We know that some will say that all this accomplishes is to add to the "moral hazard" that has been accelerating since the bailout of Lockheed Aircraft in 1971, the first public bailout of a major corporation. They have a point. That was followed by the rescues of Penn Central (1974), Chrysler (1980), Continental Illinois Bank (1984), the savings & loan industry (early 1990s), Long Term Capital (1998), the dot-com bubble (2000) and the housing crisis (2008-09). There's little doubt that each crisis led to the next one, and that the costs have been accelerating all along. However, when a house is burning and the winds threaten the rest of the neighborhood, the fact that the fire was started by someone smoking in bed is no reason not to put out the fire.
Having said that, an emergency ejection of liquidity to prevent immediate Armageddon is not even a first step toward solving Europe's deep-seated problems. It's more or less the equivalent of the proverbial doctor telling a patient to "take two aspirin and see me in the morning". It treats the symptoms, but not the disease. Since the European crisis started almost two years ago central banks have made numerous attempts at coordinated action. All of these moves were followed by strong market rallies that faltered when investors realized that the core problems were not addressed.

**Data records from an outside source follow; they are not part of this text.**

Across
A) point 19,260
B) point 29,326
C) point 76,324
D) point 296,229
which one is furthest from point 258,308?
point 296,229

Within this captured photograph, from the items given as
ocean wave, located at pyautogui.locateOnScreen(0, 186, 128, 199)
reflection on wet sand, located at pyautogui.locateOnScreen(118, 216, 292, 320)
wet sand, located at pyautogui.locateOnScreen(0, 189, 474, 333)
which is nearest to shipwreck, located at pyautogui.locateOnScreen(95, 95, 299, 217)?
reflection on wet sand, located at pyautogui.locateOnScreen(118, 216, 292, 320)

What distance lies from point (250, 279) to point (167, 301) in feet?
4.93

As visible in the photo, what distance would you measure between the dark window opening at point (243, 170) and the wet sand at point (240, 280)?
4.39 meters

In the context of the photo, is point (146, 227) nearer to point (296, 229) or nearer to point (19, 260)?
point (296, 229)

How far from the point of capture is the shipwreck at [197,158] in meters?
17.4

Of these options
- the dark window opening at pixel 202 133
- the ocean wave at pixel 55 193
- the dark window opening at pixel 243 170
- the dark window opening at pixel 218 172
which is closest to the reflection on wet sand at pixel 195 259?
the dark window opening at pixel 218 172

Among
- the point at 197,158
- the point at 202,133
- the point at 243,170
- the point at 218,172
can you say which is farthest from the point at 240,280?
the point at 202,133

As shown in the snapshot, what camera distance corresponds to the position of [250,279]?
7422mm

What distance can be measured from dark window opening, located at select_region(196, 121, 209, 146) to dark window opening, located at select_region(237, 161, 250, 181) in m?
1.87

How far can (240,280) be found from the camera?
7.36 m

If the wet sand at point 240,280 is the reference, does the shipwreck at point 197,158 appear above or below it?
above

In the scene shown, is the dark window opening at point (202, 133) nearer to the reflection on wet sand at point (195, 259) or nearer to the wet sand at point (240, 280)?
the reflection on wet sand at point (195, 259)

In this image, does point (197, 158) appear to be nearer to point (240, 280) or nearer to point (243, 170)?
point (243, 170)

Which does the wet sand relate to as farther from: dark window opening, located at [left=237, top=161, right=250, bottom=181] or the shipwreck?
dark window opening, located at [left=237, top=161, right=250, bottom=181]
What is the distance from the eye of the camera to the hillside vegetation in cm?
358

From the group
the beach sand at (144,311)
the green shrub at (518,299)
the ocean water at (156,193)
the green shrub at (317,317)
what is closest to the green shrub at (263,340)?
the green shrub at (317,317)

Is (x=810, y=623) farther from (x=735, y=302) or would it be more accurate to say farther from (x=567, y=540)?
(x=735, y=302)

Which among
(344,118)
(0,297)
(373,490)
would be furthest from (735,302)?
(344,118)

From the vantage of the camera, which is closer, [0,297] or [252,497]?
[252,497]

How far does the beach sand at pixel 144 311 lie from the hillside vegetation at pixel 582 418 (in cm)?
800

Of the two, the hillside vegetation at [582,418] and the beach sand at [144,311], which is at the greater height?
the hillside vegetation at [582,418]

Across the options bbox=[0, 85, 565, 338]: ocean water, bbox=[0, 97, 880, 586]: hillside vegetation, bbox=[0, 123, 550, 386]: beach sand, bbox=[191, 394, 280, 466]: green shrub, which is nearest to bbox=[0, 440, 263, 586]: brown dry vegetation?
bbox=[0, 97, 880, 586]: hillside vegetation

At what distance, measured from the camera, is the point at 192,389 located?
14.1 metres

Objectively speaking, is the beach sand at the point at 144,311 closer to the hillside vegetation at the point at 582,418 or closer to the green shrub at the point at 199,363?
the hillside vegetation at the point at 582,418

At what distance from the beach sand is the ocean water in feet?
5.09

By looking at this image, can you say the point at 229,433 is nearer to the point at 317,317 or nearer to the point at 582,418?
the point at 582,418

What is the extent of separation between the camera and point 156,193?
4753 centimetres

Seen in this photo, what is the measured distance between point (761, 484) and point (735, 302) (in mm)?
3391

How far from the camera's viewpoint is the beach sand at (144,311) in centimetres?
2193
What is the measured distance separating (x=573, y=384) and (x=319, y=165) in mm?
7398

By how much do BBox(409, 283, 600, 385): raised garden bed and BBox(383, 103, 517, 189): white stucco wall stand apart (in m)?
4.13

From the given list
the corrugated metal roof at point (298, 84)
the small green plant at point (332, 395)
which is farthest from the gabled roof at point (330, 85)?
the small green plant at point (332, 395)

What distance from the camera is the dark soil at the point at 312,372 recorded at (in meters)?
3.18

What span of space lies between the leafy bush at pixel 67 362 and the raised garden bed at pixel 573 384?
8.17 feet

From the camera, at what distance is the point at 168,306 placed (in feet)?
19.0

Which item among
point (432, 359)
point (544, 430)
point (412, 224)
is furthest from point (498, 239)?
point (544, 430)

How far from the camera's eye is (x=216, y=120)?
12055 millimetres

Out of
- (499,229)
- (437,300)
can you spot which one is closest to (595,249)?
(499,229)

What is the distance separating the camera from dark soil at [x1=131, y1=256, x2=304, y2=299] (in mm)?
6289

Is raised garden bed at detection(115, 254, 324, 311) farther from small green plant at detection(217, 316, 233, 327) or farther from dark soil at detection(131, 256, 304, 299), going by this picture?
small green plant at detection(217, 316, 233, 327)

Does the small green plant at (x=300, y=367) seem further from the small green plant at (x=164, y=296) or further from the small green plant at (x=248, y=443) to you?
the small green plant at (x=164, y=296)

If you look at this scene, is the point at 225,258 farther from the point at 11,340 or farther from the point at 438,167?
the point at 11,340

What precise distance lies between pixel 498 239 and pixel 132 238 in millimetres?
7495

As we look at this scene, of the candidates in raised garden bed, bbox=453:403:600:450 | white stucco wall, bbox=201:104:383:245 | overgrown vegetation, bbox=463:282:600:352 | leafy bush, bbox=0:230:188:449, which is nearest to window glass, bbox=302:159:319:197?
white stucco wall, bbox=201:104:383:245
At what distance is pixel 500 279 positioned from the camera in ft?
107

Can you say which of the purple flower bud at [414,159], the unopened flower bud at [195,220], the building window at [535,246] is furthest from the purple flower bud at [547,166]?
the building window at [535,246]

Whether the core problems will be addressed this time remains to be seen. European leaders now recognize the severity of the problem, but are still uncertain as to how to proceed. The ECB is unwilling to buy massive amounts of sovereign bonds without some assurances of fiscal reforms, but such reforms require changes in treaty provisions that are difficult to change. Today, ECB President Mario Draghi hinted that the ECB would be willing to expand purchases of sovereign bonds if EU governments created a "new fiscal compact" to strengthen fiscal policies. The goal would be to purchase massive amounts of government bonds in order to stabilize yields and give nations time to enact new rules to make deficit reduction legally binding and enforceable.

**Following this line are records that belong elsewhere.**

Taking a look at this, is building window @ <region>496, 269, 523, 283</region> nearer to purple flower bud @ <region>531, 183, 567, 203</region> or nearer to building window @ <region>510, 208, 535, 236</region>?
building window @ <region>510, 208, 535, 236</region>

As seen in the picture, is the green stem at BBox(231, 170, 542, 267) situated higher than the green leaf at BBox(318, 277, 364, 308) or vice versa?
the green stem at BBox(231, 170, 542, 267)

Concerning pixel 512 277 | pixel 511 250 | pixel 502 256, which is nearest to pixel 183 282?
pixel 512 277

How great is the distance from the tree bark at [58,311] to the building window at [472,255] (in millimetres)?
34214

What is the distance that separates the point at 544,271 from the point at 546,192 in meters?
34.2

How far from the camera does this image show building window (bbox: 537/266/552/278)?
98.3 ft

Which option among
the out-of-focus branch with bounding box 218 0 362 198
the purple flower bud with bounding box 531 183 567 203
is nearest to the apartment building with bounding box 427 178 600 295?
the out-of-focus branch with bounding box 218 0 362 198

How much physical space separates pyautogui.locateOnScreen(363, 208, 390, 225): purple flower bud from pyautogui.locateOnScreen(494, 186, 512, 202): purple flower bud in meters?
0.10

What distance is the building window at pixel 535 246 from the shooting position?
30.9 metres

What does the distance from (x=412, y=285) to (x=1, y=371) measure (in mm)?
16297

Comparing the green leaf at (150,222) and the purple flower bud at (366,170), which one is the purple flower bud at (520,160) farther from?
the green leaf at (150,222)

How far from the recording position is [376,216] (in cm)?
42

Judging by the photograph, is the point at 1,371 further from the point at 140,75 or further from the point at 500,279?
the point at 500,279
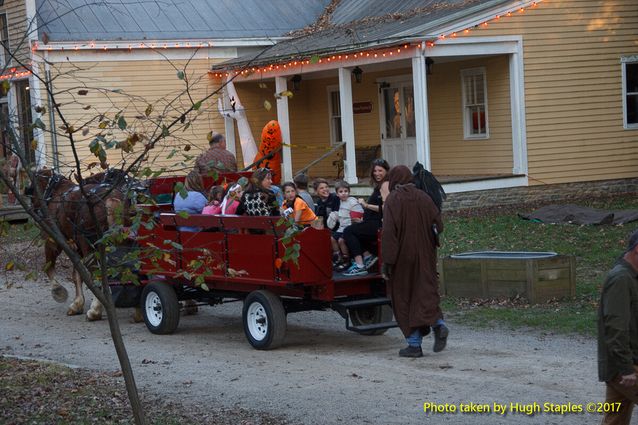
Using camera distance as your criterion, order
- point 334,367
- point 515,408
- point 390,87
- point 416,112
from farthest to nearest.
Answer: point 390,87 → point 416,112 → point 334,367 → point 515,408

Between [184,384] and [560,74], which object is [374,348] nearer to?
[184,384]

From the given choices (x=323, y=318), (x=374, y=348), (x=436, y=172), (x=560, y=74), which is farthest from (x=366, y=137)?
(x=374, y=348)

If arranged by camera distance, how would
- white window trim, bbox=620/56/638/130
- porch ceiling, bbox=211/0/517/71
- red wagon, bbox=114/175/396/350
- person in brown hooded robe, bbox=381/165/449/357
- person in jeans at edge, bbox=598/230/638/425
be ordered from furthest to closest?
white window trim, bbox=620/56/638/130 < porch ceiling, bbox=211/0/517/71 < red wagon, bbox=114/175/396/350 < person in brown hooded robe, bbox=381/165/449/357 < person in jeans at edge, bbox=598/230/638/425

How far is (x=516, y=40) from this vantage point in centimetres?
2192

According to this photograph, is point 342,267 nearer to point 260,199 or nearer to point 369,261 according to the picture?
point 369,261

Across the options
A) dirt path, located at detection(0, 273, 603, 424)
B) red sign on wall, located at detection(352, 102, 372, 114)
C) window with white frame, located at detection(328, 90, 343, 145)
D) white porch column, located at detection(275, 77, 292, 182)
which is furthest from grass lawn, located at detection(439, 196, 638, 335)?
window with white frame, located at detection(328, 90, 343, 145)

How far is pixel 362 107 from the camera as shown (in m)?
27.1

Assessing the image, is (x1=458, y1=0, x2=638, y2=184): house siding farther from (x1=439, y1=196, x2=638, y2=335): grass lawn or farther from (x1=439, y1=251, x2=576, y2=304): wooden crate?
(x1=439, y1=251, x2=576, y2=304): wooden crate

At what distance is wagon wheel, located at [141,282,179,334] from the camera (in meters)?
11.7

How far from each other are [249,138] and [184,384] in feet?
57.3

European leaders will meet again on December 9th in an attempt to come up with the solution. The important point, though, is that the probable solution would call for European nations to surrender some sovereignty over fiscal policy to a higher authority dominated by the stronger EU nations, particularly Germany. In addition, the new fiscal policy would amount to more austerity. Given that the people in the weaker nations have already been rioting against the austerity programs proposed by their own governments, how will they feel when that austerity is imposed from the outside? And even if these obstacles were overcome, the result would be highly restrictive. As we have repeated ad nauseam, the overall problem is too much global debt. The policy solutions are inherently deflationary and will result in slow growth and disappointing market returns for years to come.